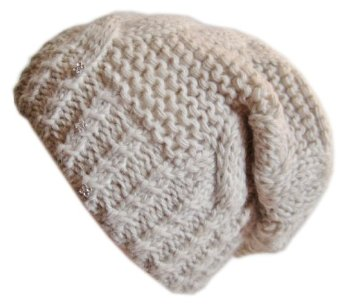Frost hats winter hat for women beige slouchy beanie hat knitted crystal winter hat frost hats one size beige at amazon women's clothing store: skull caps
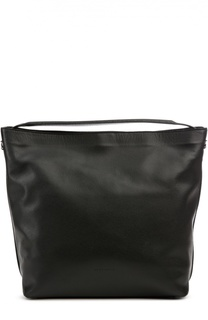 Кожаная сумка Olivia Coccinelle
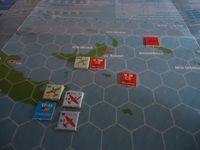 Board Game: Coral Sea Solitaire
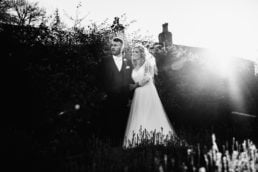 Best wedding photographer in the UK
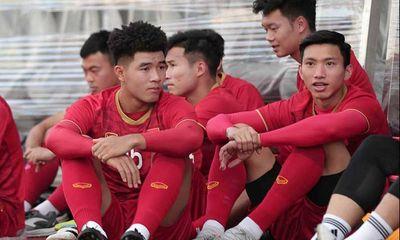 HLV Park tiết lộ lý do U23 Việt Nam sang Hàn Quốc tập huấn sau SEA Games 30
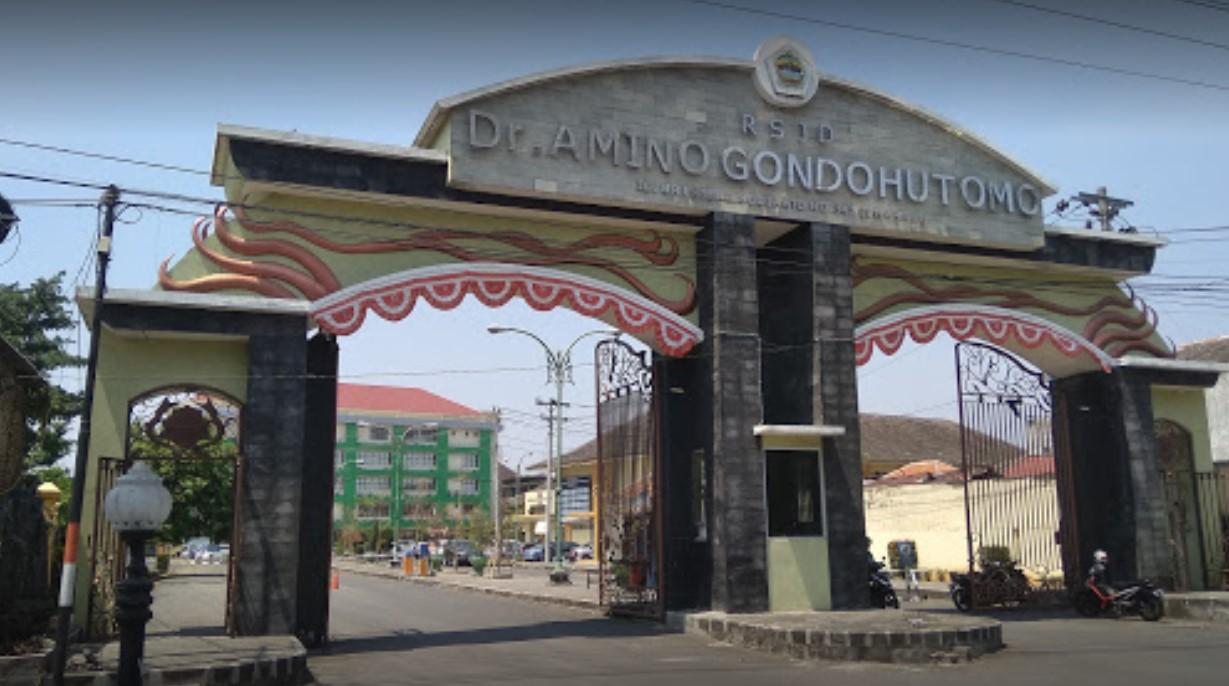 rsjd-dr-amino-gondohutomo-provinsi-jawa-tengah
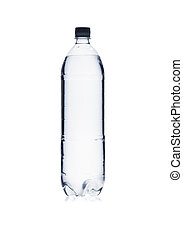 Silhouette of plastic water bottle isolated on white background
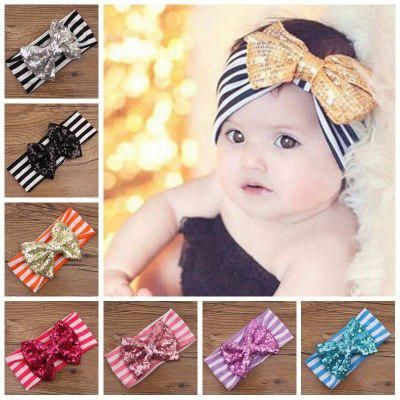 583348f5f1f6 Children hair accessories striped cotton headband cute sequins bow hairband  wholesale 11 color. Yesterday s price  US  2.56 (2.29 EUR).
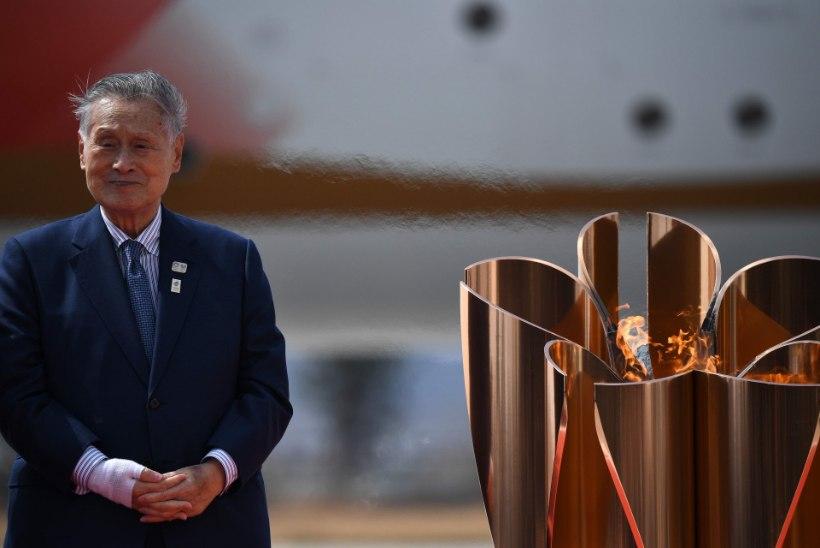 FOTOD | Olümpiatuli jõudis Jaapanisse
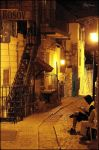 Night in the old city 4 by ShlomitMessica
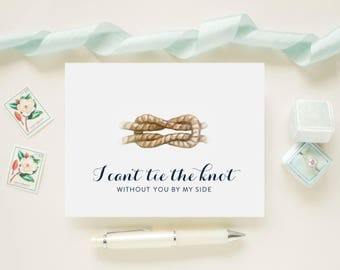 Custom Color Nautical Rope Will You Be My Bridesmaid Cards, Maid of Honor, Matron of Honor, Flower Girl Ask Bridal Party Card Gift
+ + + + + + +
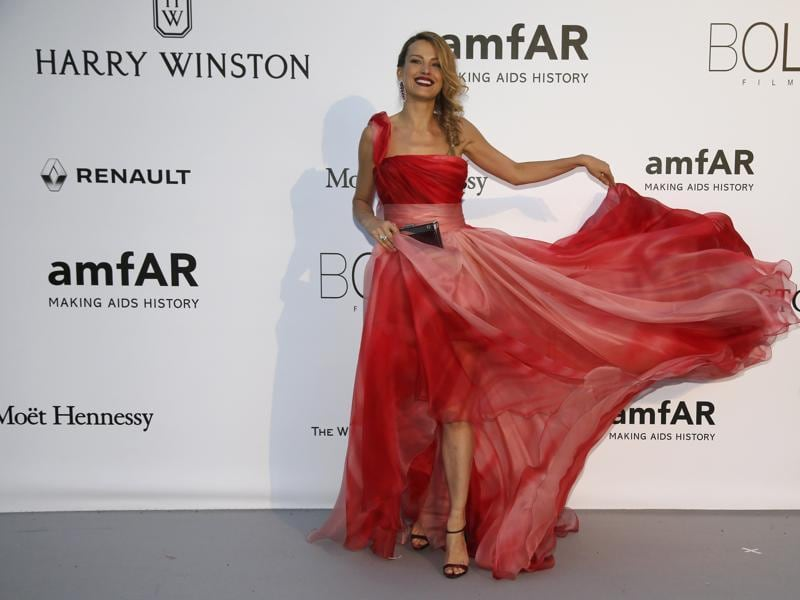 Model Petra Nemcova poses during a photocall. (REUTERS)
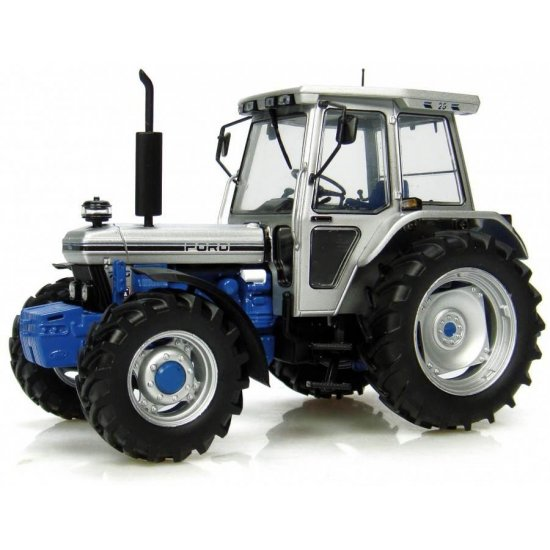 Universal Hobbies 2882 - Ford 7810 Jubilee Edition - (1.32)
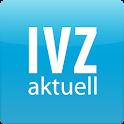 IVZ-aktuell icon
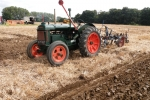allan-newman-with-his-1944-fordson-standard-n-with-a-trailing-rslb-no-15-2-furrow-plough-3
+ + + + + + +
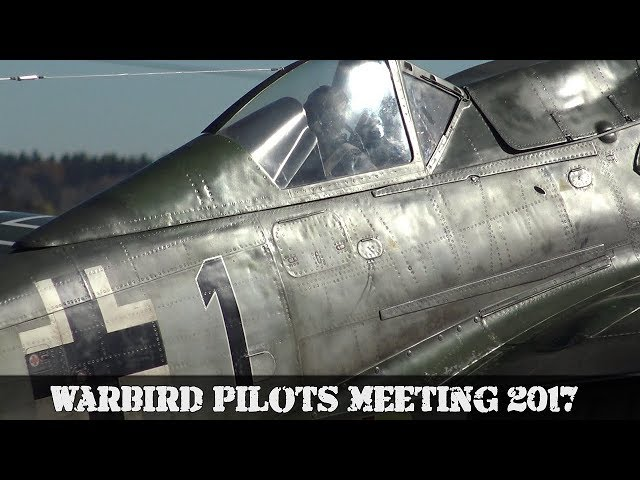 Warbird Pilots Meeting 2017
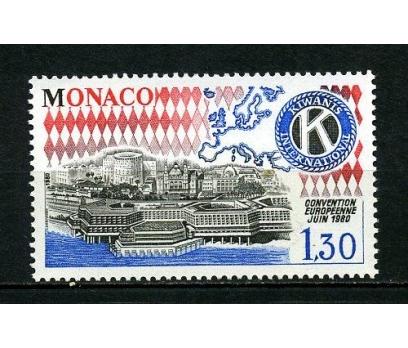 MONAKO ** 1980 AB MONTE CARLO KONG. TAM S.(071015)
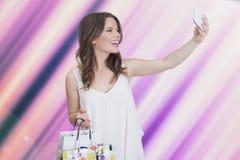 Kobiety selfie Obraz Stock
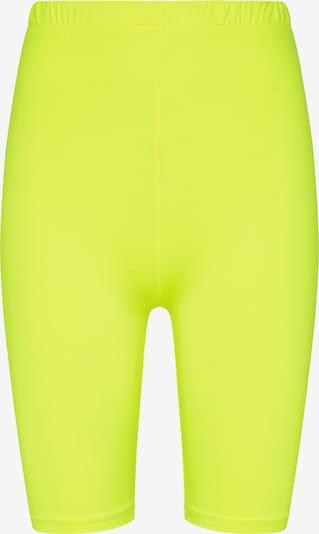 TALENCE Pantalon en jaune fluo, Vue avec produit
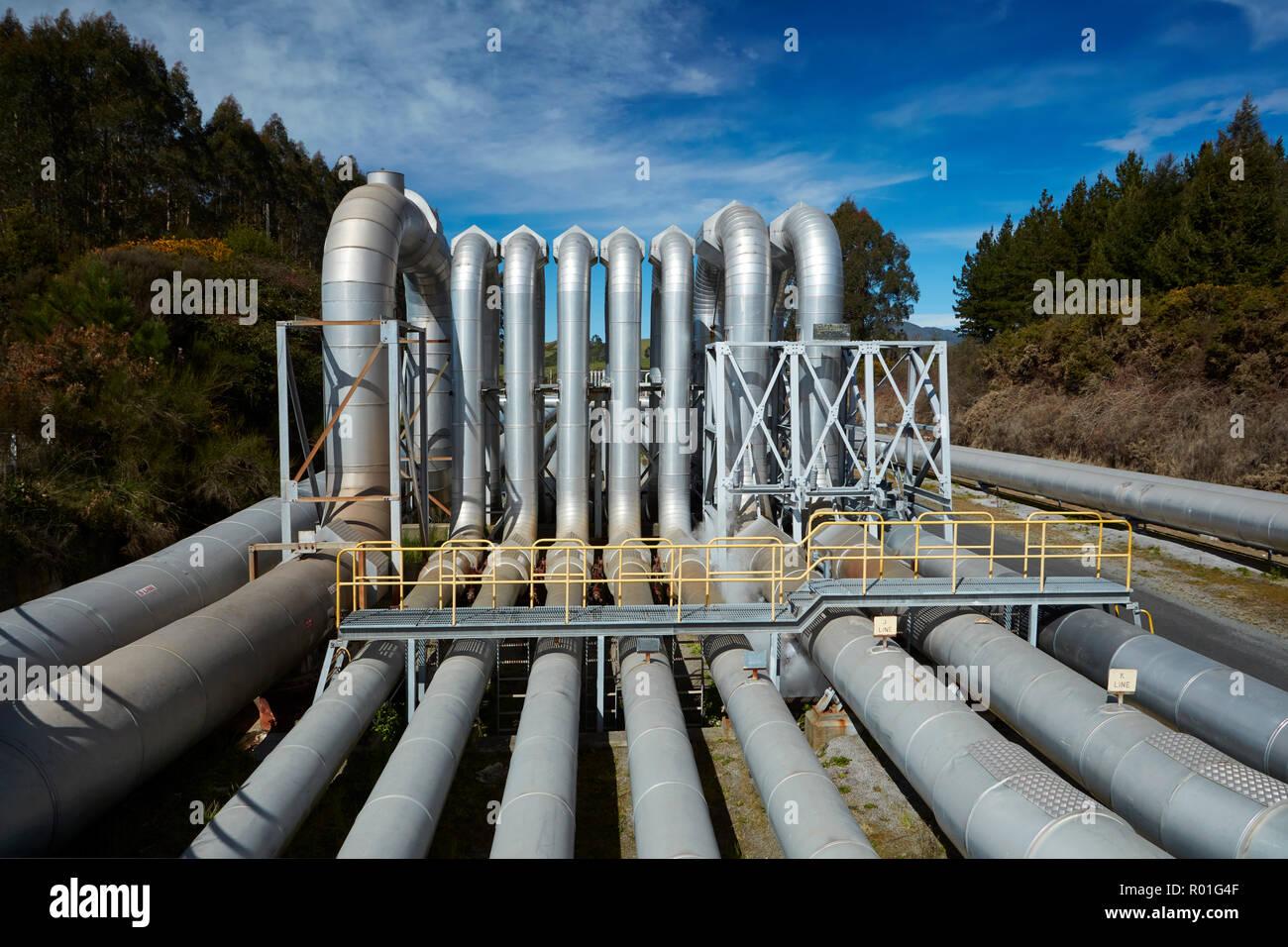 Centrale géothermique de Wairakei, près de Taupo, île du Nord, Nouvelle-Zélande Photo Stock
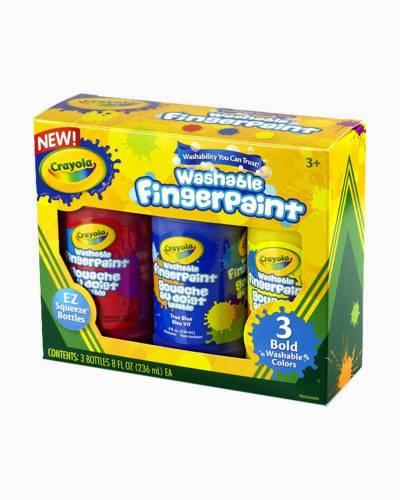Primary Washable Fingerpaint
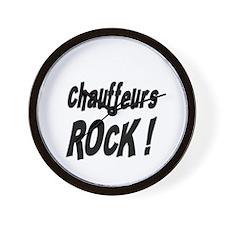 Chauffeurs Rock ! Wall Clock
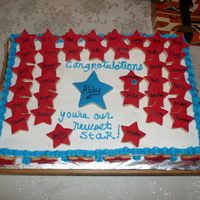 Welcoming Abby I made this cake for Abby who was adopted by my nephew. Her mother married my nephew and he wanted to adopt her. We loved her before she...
+ + + + + + +
For the entries above, print exactly the lines between the one with "583348f5f1f6 Children hair" and the one with "Custom Color Nautical", inclusive, with no pictures.

■ TASK SOLUTION ■
 583348f5f1f6 Children hair accessories striped cotton headband cute sequins bow hairband  wholesale 11 color. Yesterday s price  US  2.56 (2.29 EUR).
 FOTOD | Olümpiatuli jõudis Jaapanisse
 Night in the old city 4 by ShlomitMessica
 Custom Color Nautical Rope Will You Be My Bridesmaid Cards, Maid of Honor, Matron of Honor, Flower Girl Ask Bridal Party Card Gift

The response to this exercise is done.